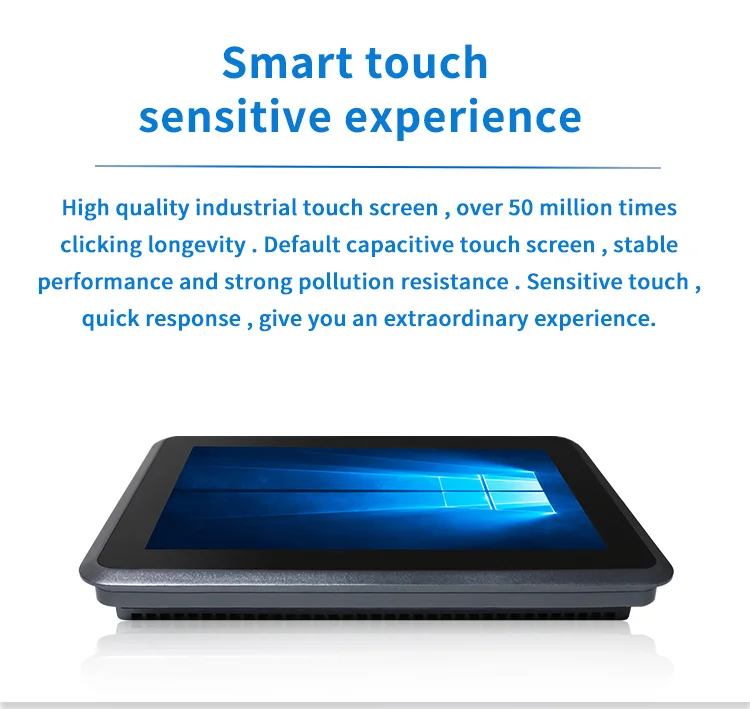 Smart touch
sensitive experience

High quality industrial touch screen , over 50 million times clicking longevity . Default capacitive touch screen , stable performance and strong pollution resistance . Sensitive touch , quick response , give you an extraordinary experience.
---
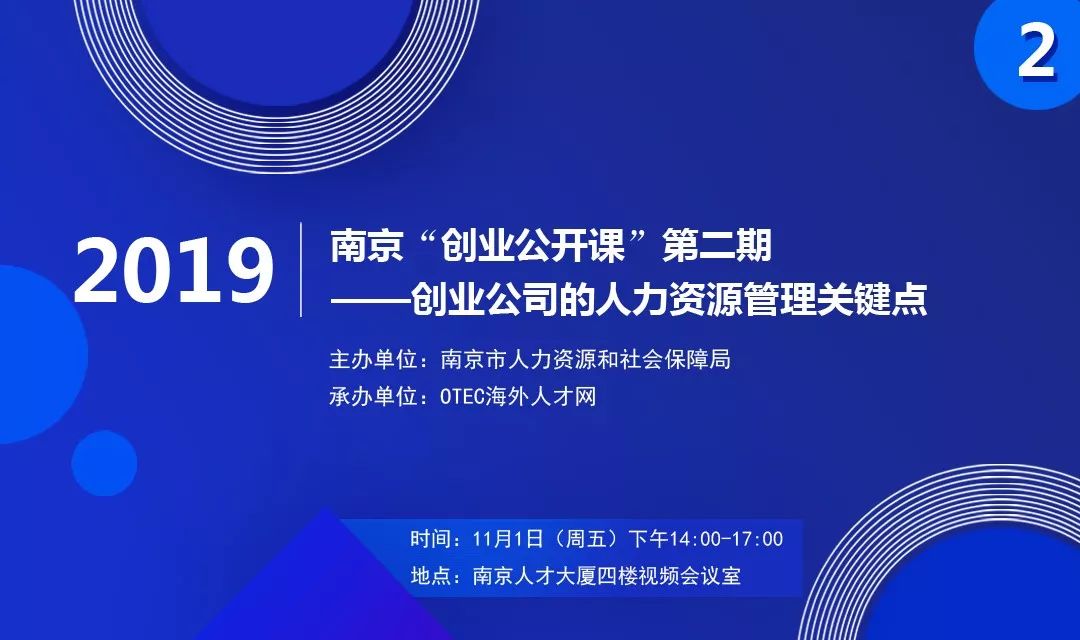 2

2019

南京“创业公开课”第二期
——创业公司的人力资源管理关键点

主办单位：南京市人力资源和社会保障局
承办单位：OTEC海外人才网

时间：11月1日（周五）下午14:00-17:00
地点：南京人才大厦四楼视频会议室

• _Required action_
What is needed is the number of lines in the entries that contain the word "experience", written alone.

• _Response for this exercise_
2